◆ **GIVEN EXERCISE**: Render the lines below as a JSON list of strings, one string per line and blank lines omitted, starting with the line that contains "What choice from" and continuing through the end of the lines. Leave the pictures out of the answer.

Excerpt from a dataset
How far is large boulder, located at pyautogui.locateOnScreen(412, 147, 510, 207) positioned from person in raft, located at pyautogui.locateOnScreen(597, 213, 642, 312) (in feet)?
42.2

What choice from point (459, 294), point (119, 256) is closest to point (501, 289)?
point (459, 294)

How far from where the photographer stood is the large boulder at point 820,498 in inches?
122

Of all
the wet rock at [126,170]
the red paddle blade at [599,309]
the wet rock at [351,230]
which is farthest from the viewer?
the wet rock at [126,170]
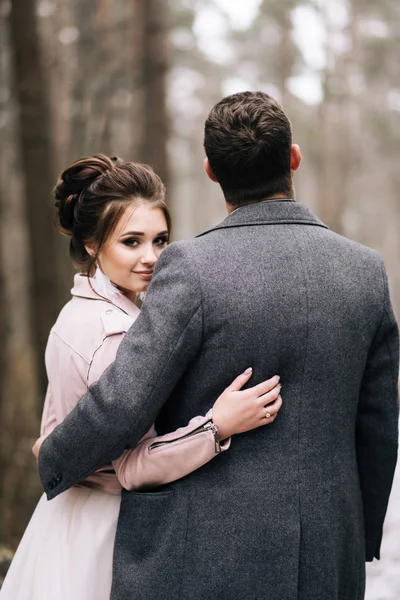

◆ **SOLUTION TO THIS TASK**:
[
  "What choice from point (459, 294), point (119, 256) is closest to point (501, 289)?",
  "point (459, 294)",
  "How far from where the photographer stood is the large boulder at point 820,498 in inches?",
  "122",
  "Of all",
  "the wet rock at [126,170]",
  "the red paddle blade at [599,309]",
  "the wet rock at [351,230]",
  "which is farthest from the viewer?",
  "the wet rock at [126,170]"
]